Scene question data:
▼

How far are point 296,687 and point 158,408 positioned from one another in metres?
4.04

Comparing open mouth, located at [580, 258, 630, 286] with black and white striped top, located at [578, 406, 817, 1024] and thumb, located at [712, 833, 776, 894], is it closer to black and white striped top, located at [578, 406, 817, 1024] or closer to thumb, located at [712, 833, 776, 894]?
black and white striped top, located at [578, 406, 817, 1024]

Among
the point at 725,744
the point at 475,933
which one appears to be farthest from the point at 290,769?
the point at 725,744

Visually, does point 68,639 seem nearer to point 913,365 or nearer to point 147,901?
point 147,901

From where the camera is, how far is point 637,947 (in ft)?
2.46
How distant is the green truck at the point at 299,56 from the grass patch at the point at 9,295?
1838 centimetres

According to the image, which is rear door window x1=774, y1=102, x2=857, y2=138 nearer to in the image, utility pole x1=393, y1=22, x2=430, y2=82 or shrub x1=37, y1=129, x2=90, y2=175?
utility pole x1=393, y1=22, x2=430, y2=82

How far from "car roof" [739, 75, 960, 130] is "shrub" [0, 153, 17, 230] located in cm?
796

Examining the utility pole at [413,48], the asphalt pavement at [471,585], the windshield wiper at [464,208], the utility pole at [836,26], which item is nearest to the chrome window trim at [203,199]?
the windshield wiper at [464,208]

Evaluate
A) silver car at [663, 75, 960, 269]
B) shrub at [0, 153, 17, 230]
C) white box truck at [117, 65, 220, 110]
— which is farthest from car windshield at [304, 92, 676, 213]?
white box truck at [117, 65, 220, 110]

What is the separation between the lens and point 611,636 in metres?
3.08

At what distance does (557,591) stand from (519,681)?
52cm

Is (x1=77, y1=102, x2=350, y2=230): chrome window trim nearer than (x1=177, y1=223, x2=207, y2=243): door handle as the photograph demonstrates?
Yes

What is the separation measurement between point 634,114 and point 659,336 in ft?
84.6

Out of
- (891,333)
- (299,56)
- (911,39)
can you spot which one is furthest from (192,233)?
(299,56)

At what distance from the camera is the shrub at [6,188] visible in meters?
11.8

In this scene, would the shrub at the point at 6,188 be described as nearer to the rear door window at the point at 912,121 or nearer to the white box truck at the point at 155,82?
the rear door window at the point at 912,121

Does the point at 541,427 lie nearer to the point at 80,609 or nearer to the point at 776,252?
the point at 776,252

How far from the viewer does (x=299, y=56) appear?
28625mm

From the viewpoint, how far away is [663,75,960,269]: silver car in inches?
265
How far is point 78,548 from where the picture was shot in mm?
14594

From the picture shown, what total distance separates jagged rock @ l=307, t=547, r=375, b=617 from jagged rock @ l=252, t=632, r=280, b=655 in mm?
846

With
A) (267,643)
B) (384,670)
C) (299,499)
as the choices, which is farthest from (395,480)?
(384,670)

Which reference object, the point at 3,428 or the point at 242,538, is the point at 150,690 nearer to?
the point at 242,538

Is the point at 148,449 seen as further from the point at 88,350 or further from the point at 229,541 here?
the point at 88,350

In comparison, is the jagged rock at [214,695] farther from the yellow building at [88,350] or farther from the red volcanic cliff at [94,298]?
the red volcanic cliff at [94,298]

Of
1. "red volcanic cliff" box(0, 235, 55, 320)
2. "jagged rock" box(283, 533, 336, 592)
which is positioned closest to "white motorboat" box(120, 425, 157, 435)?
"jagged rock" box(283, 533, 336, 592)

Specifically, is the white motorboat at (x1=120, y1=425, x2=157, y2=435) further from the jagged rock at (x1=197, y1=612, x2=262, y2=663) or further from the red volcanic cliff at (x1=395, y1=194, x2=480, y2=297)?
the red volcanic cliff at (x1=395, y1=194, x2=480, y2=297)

▲

### What you should do
Print all of the data above verbatim, reproducing every line without alteration.

### Response to the exercise
How far are point 296,687 and point 158,408 positioned from one another in metres?
4.04

Comparing open mouth, located at [580, 258, 630, 286] with black and white striped top, located at [578, 406, 817, 1024] and thumb, located at [712, 833, 776, 894], is it closer to black and white striped top, located at [578, 406, 817, 1024] or closer to thumb, located at [712, 833, 776, 894]?
black and white striped top, located at [578, 406, 817, 1024]

Among
the point at 725,744
the point at 475,933
which one appears to be farthest from the point at 290,769?
the point at 725,744

Visually, does point 68,639 seem nearer to point 913,365 or nearer to point 147,901?
point 147,901

From where the camera is, how far is point 637,947 (in ft)?
2.46
How distant is the green truck at the point at 299,56 from the grass patch at the point at 9,295?
1838 centimetres

According to the image, which is rear door window x1=774, y1=102, x2=857, y2=138 nearer to in the image, utility pole x1=393, y1=22, x2=430, y2=82 or shrub x1=37, y1=129, x2=90, y2=175?
utility pole x1=393, y1=22, x2=430, y2=82

How far from "car roof" [739, 75, 960, 130] is "shrub" [0, 153, 17, 230] located in cm?
796

Examining the utility pole at [413,48], the asphalt pavement at [471,585], the windshield wiper at [464,208], the utility pole at [836,26], which item is nearest to the chrome window trim at [203,199]?
the windshield wiper at [464,208]

Evaluate
A) silver car at [663, 75, 960, 269]
B) shrub at [0, 153, 17, 230]
C) white box truck at [117, 65, 220, 110]
— which is farthest from car windshield at [304, 92, 676, 213]?
white box truck at [117, 65, 220, 110]

What is the separation between the lens and point 611,636 in metres?
3.08

At what distance does (557,591) stand from (519,681)?
52cm

Is (x1=77, y1=102, x2=350, y2=230): chrome window trim nearer than (x1=177, y1=223, x2=207, y2=243): door handle as the photograph demonstrates?
Yes

What is the separation measurement between point 634,114 and point 659,336 in ft?
84.6

Out of
- (891,333)
- (299,56)
- (911,39)
can you spot which one is furthest from (192,233)?
(299,56)

At what distance from the camera is the shrub at [6,188] visible in meters?
11.8

In this scene, would the shrub at the point at 6,188 be described as nearer to the rear door window at the point at 912,121 or nearer to the white box truck at the point at 155,82?
the rear door window at the point at 912,121

Does the point at 541,427 lie nearer to the point at 80,609 or nearer to the point at 776,252?
the point at 776,252

How far from the viewer does (x=299, y=56) appear?
28625mm

From the viewpoint, how far away is [663,75,960,269]: silver car in inches?
265
How far is point 78,548 from where the picture was shot in mm?
14594

From the picture shown, what total distance separates jagged rock @ l=307, t=547, r=375, b=617 from jagged rock @ l=252, t=632, r=280, b=655 in mm?
846

With
A) (267,643)
B) (384,670)
C) (299,499)
as the choices, which is farthest from (395,480)?
(384,670)

Which reference object, the point at 3,428 or the point at 242,538, is the point at 150,690 nearer to?
the point at 242,538

Is the point at 148,449 seen as further from the point at 88,350 or further from the point at 229,541 here?
the point at 88,350

In comparison, is the jagged rock at [214,695] farther from the yellow building at [88,350] or farther from the red volcanic cliff at [94,298]?
the red volcanic cliff at [94,298]

Of
1. "red volcanic cliff" box(0, 235, 55, 320)
2. "jagged rock" box(283, 533, 336, 592)
which is positioned closest to "white motorboat" box(120, 425, 157, 435)?
"jagged rock" box(283, 533, 336, 592)

Specifically, is the white motorboat at (x1=120, y1=425, x2=157, y2=435) further from the jagged rock at (x1=197, y1=612, x2=262, y2=663) or further from the red volcanic cliff at (x1=395, y1=194, x2=480, y2=297)?
the red volcanic cliff at (x1=395, y1=194, x2=480, y2=297)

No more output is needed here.